Many times when you go fishing you hope to catch certain fish. Then there are things you expect to do. The hopes and expectations can kind of ruin your day if you're not careful. I've been trying to catch a Roanoke Bass for probably close to 2yrs now. I've hit the Eno maybe 20 times and not even hooked and lost one. Yesterday I thought the stars might have aligned and it was going to be my day. My mother came over and brought some stuff from when I lived in San Diego. There were brand new poppers still in the package. I looked them over and was kind of giddy. These flies are perfect for where I was going to fish. While I looked at the back I noticed where they were made. What are the odds that I would buy some flies in San Diego then move across country to less than 30 miles from where they are distributed? I felt this had to be a sign. A Roanoke Bass would be in hand by the end of the day tomorrow.
The next morning I met up with two other TFF members I hadn't fished with before. Everyone was on time and we quickly shared greetings and past experiences then jumped on the water. I was given a lead by a fellow fisherman of a section of river that was supposed to be loaded with Roanokes. The trail and water was new to me. I started working rocks and under water ledges. I hooked up quickly and as the fish came to the surface I saw the orange that signifies a redbreast sunfish. I expected to catch these. There was a section with a nice rock that looked perfect for casting. To the right was a submerged log. On my second cast I hooked up with a nice large mouth. I don't catch too many of those on the Eno although they are prevalent. I kept working the water catching sunfish after sunfish.

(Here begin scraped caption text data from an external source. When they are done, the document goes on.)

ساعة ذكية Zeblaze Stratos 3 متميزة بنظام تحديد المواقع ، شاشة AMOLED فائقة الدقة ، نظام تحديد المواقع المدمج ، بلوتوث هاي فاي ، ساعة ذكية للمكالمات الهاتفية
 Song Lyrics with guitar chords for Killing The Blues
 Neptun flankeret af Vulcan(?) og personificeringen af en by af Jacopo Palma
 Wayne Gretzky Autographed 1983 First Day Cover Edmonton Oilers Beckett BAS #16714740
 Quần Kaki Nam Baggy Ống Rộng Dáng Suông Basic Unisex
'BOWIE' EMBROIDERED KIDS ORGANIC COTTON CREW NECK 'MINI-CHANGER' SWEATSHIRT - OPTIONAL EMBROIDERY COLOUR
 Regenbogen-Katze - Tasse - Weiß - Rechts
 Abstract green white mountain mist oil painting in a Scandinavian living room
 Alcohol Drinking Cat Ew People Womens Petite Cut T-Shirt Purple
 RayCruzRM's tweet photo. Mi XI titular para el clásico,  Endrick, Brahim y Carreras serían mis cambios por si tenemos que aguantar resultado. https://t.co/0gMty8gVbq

Eventually I reached the point in the day where it was starting to get warm and the fish activity was dying down. My time to catch a Roanoke was closing. Every time I hooked a fish and saw the orange belly of a sunfish I kind had an "aaaaaaaaaaaaw" feeling. This was a bad sign, fishing shouldn't get so hectic and stressful that now you're upset because you are catching fish. But that's how it was getting. I started to give up hope that a Roanoke was in my future. I found a hole where I saw another fish I hadn't seen on the Eno, a longnose Gar. Maybe this would be my first gar on the fly. I saw the fish from a bank over looking the water. I decided to back track about a quarter mile and sneak up on the fish from a spill way downstream. As I worked up to the main pool it was hard to see where exactly the fish was at. I started to just blindly cast here and there where I saw bubbles. It was hard to tell if the bubbles were from a gar or a turtle. I got impatient and started looking for other targets. I had some ferocious splashes on my fly near some rip rap but nothing would stick. Time for the walk back. I ran into one of the other fisherman. I didn't want to really know but I asked anyway. "You catch any Roanokes?" The guy says yeah, one. WHAT!!!!!!!!!!!? Damnit! "On what?" I asked. On a frog pattern popper he says. I was fishing one of those practically all morning.
So now I fished again with a frog pattern working all the spots I hadn't and even some I had fished earlier. More and more sunfish. UGH! Then I just started to hike back and get mad. I tried finding a short cut up from the river to the main trail. The bank was steep and covered with dead leaves. Hmm I wonder if a lot of these are poison ivy? Then I started to slip and fell on my butt and slid halfway down the hill. I figured maybe that wasn't the best way to go and started to just look for the main trail an easier way. After walking maybe half a mile I realized when I fell I dropped my pliers. Dang it!
Then I started to get really negative. This was a waste of gas, I'm probably sunburnt to hell, I could have spent this time with my family, sunfish suck. Then my conscious kicked back. SUNFISH SUCK? What are you saying? Get a grip man. That's when I realized the whole day was built too much on hope and expectation. It's so much more fun to fish without any expectations. Sure you can hope on catching a huge fish or a certain kind of fish but don't expect too. That pressure turns the whole fishing experience into something different. More like work than a recreational activity or a therapeutic experience.